Re: Let ASP.NET MVC and Spring MVC Bury This Monster! by William Smith

Certainly right now Spring Boot and Cloud Foundry is the best way of building cloud apps in Java I don’t really see a role for ASP.NET but whatever floats your boat.

But given that the foundations of Spring rest quite heavily on Java EE Java EE still matters.

I also think there is a role for Java EE in cloud - specifically around portability and lock-in. The lack of portability between different cloud providers seems to be a significant area of concern - well explored here:

As a standard Java EE could provide this which would be a good thing.

Re: Let ASP.NET MVC and Spring MVC Bury This Monster! by Ryan McDonough

Springs reliance on JavaEE is actually quite limited depending on how you use it. Yes, if you deploy to a JavaEE app server, Spring relies on Java EE. But if I'm using SpringBoot, JavaEE reliance is greatly reduced. At this point, I'm relying mostly on servlets and maybe a JDBC datasource. But it's very easy to not use any of these. For example, I can use and Cassandra and not touch any JavaEE API. Since SpringBoot has been released, I have to do things like a JNDI lookup, use JMS, etc. Everything is self-executable JAR as opposed to a WAR deployment.

As for Cloud interop: JavaEE cannot provide a valuable solution to this problem. A large portion of Cloud vendor lock-in is a configuration management problem, not a Java API problem. If Oracle is seeking to address this aspect, they're barking up the wrong tree. Cloud deployment is a language-agnostic problem and I'd really like to not see Oracle present something Java-specific. Containers are just fine and my Node.js apps are now deployed the same way as our Java apps: in Docker containers.
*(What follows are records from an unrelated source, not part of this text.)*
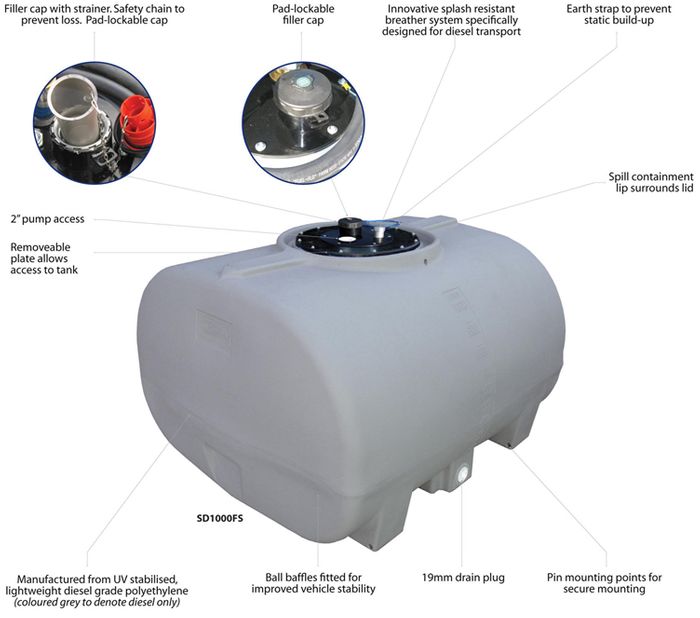 Filler cap with strainer. Safety chain to prevent loss. Pad-lockable cap

Pad-lockable filler cap

Innovative splash resistant breather system specifically designed for diesel transport

Earth strap to prevent static build-up

Spill containment lip surrounds lid

2" pump access

Removeable plate allows access to tank

SD1000FS

Manufactured from UV stabilised, lightweight diesel grade polyethylene (coloured grey to denote diesel only)

Ball baffles fitted for improved vehicle stability

19mm drain plug

Pin mounting points for secure mounting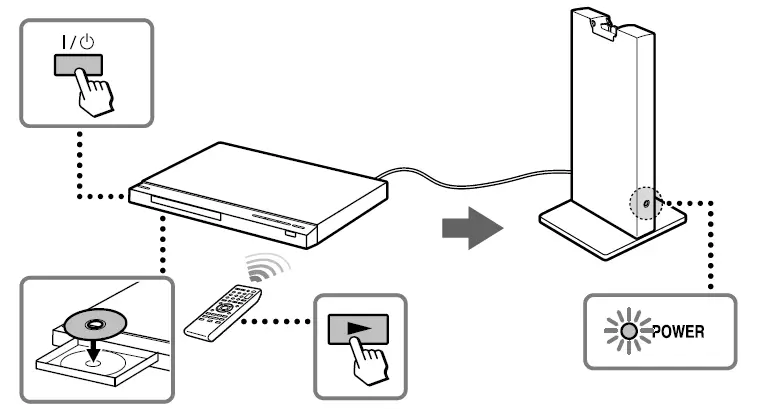 I/⏻

POWER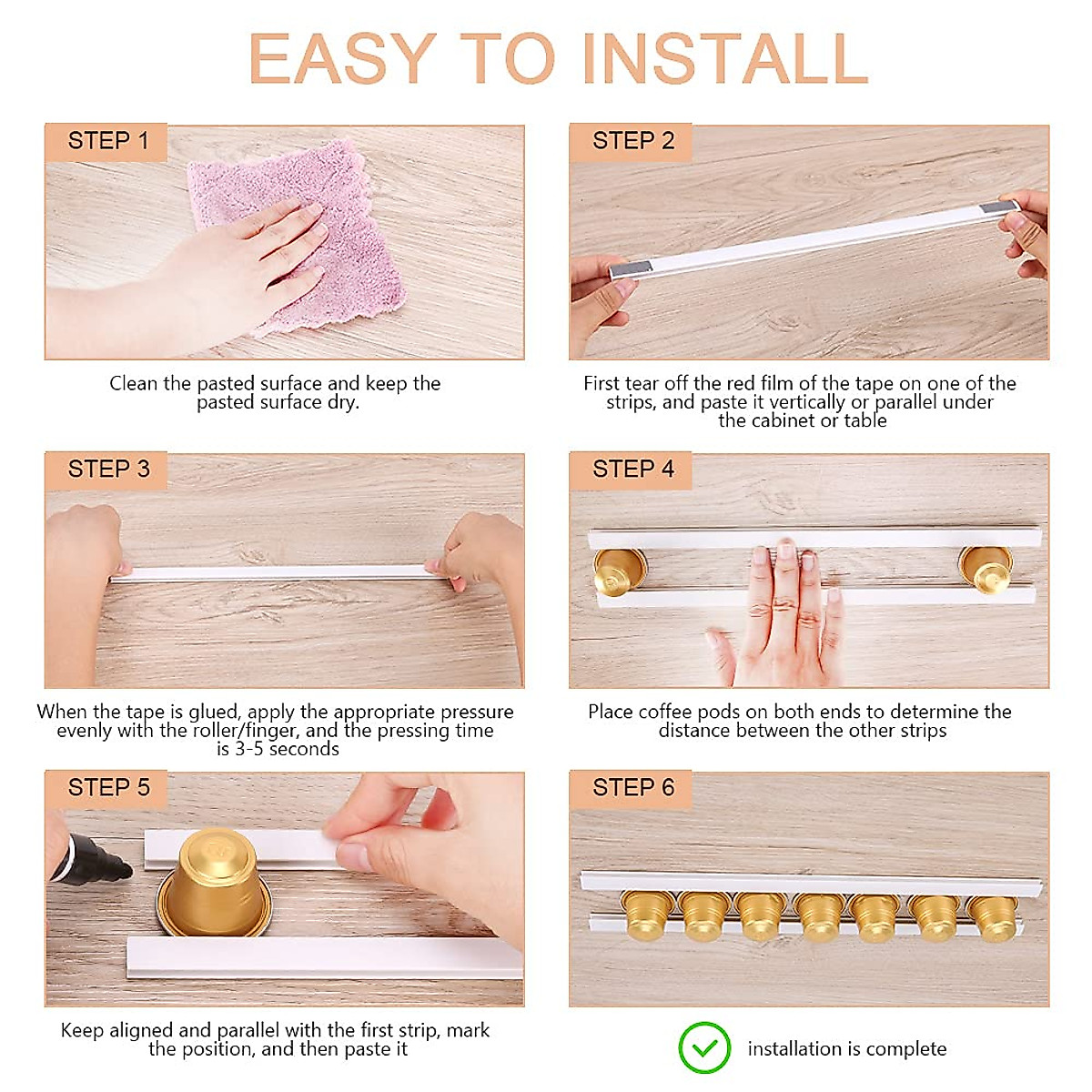 EASY TO INSTALL

STEP 1

Clean the pasted surface and keep the pasted surface dry.

STEP 2

First tear off the red film of the tape on one of the strips, and paste it vertically or parallel under the cabinet or table

STEP 3

When the tape is glued, apply the appropriate pressure evenly with the roller/finger, and the pressing time is 3-5 seconds

STEP 4

Place coffee pods on both ends to determine the distance between the other strips

STEP 5

Keep aligned and parallel with the first strip, mark the position, and then paste it

STEP 6

installation is complete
The bigger problem is that Oracle is going about this in an old school manner and lumping multiple releases in a big bang release. For Java itself, that's fine. But JavaEE is collection of different APIs that all have their own lifecycle. The JavaEE releases only benefit app server vendors. As an end user, I cherry pick which ones I use. I haven't relied on a JavaEE container for past 6 years and I'm not waiting for one either. Release the underlying APIs when they are ready as opposed to waiting for the big bang release.

Re: Let ASP.NET MVC and Spring MVC Bury This Monster! by Will Hartung

They should have just done a new initiative outside of JEE. I agree that Cloud != Enterprise, particularly in JEEs view of "Enterprise". JEE is about creation and integration of "enterprise" systems. While there's a deployment aspect of it, the bulk of functionality within JEE is orthogonal to deployment.

We still have not seen a new "spec" for "JEE 8", but I still believe they ditched pretty much the entirety of what was discussed before, bolted on "Java Cloud stuff" under the JEE8 aegis and called it a day -- thinking that somehow they're actually moving the community forward.

Re: Let ASP.NET MVC and Spring MVC Bury This Monster! by Michael McCutcheon

Agreed. In the age of Spring Boot, Vert.x, Play Framework, RatPack, etc. Java EE has become the dinosaur tech for big, bloated app servers. There is no use for this any more. It's time has come and gone.